* **Task to carry out**: Extract every line below verbatim, omitting the pictures.

* **Dataset extract**:
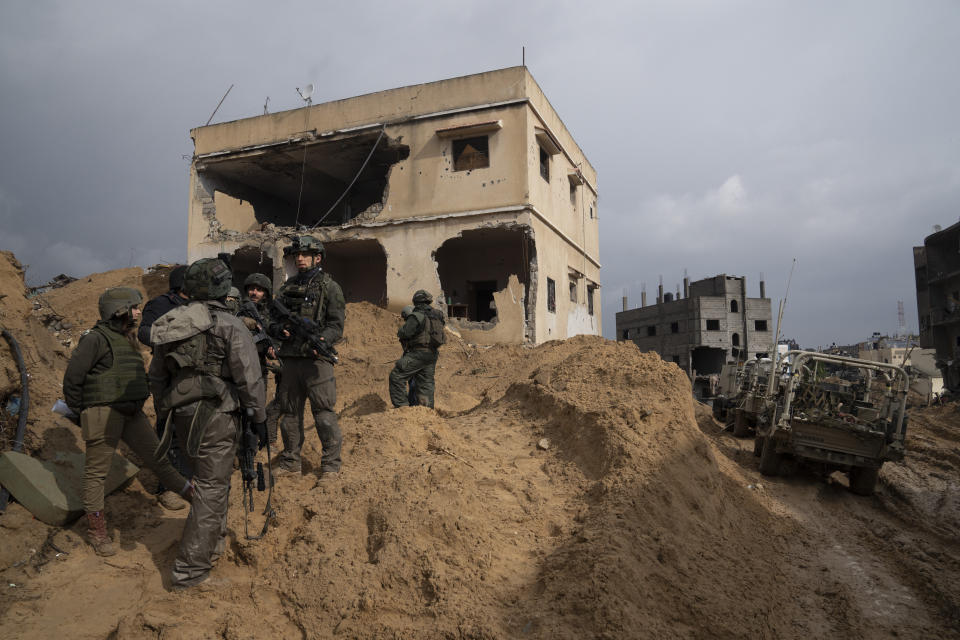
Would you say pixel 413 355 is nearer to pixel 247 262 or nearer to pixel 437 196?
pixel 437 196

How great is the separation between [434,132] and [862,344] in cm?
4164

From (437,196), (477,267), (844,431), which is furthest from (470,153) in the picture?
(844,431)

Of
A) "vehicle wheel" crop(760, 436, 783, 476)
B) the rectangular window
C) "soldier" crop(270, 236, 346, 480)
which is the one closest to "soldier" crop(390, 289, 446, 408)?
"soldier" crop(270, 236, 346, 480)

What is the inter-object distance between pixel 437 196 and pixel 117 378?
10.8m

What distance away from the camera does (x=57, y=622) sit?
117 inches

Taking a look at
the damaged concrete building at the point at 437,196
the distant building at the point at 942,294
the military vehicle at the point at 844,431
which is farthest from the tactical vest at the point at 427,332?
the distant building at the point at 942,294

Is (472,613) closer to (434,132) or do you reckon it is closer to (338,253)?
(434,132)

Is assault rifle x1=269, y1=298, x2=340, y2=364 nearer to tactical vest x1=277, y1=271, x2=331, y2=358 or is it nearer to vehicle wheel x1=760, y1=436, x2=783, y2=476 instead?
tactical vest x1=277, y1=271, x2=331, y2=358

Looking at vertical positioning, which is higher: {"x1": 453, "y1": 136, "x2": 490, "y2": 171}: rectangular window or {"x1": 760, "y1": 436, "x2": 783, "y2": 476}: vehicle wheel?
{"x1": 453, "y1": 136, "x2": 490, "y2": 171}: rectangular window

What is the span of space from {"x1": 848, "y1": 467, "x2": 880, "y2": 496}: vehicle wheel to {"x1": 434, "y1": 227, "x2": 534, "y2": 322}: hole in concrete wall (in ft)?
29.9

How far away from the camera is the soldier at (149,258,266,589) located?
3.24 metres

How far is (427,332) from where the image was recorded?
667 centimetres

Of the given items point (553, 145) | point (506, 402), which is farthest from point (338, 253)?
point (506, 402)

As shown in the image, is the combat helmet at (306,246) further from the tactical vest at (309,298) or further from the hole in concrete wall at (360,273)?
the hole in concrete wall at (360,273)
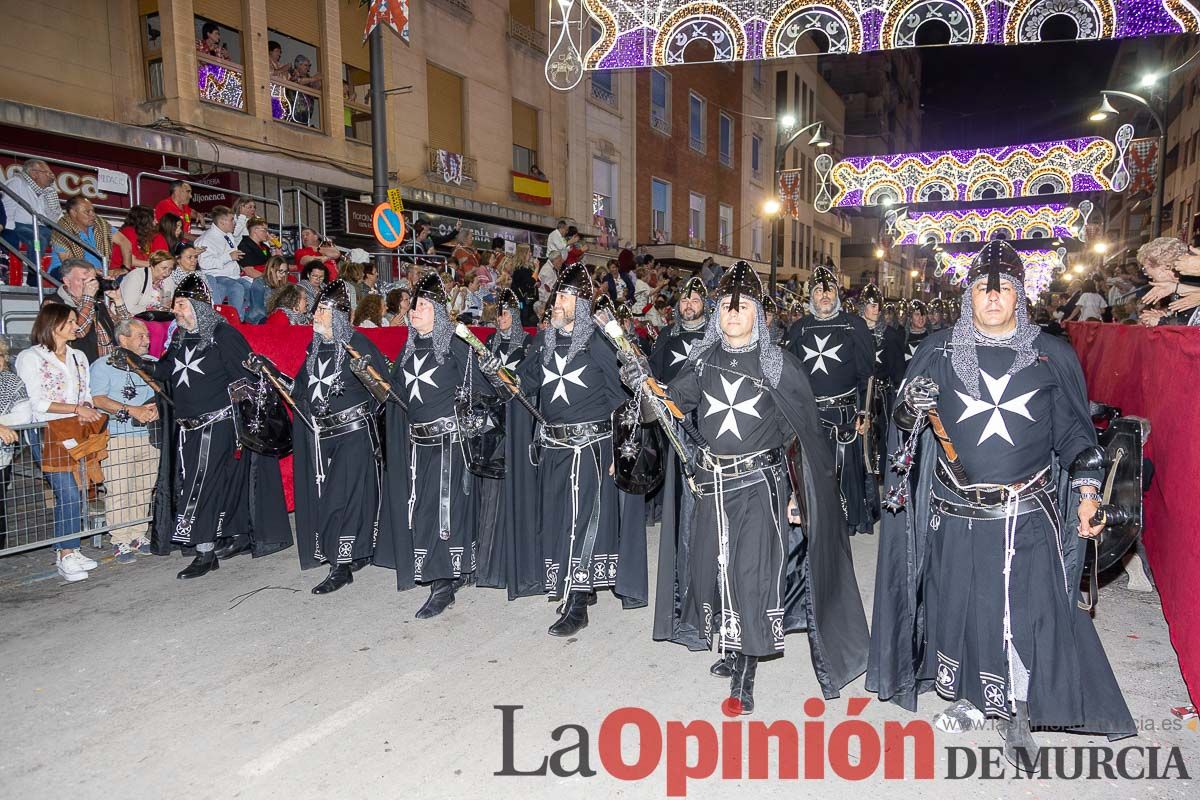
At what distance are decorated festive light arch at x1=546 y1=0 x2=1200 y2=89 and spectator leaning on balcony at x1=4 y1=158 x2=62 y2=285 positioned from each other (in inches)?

* **Output below**:
Would you say pixel 413 355 is nearer to pixel 247 262 or nearer to pixel 437 196?
pixel 437 196

How great is the separation between [434,132] and [862,344] in cm?
4164

From (437,196), (477,267), (844,431), which is furthest from (470,153) in the picture?
(844,431)

Of
A) "vehicle wheel" crop(760, 436, 783, 476)
B) the rectangular window
C) "soldier" crop(270, 236, 346, 480)
which is the one closest to "soldier" crop(390, 289, 446, 408)?
"soldier" crop(270, 236, 346, 480)

What is the inter-object distance between pixel 437 196 and pixel 117 378?
10.8m

What distance away from the camera does (x=57, y=622) sit?
117 inches

Taking a look at
the damaged concrete building at the point at 437,196
the distant building at the point at 942,294
the military vehicle at the point at 844,431
which is farthest from the tactical vest at the point at 427,332?
the distant building at the point at 942,294

Is (472,613) closer to (434,132) or do you reckon it is closer to (338,253)?
(434,132)

Is assault rifle x1=269, y1=298, x2=340, y2=364 nearer to tactical vest x1=277, y1=271, x2=331, y2=358 or is it nearer to vehicle wheel x1=760, y1=436, x2=783, y2=476 instead?
tactical vest x1=277, y1=271, x2=331, y2=358

Looking at vertical positioning, which is higher: {"x1": 453, "y1": 136, "x2": 490, "y2": 171}: rectangular window or {"x1": 760, "y1": 436, "x2": 783, "y2": 476}: vehicle wheel?
{"x1": 453, "y1": 136, "x2": 490, "y2": 171}: rectangular window

What is the span of space from {"x1": 848, "y1": 467, "x2": 880, "y2": 496}: vehicle wheel to {"x1": 434, "y1": 227, "x2": 534, "y2": 322}: hole in concrete wall (in ft)?
29.9

How far away from the camera is the soldier at (149,258,266,589) located?
3.24 metres

How far is (427,332) from where the image was recorded?
667 centimetres

Of the given items point (553, 145) | point (506, 402), which is farthest from point (338, 253)?
point (506, 402)

As shown in the image, is the combat helmet at (306,246) further from the tactical vest at (309,298) or further from the hole in concrete wall at (360,273)?
the hole in concrete wall at (360,273)
At what distance are decorated festive light arch at x1=546 y1=0 x2=1200 y2=89 and spectator leaning on balcony at x1=4 y1=158 x2=62 y2=285 positioned from each other (in inches)?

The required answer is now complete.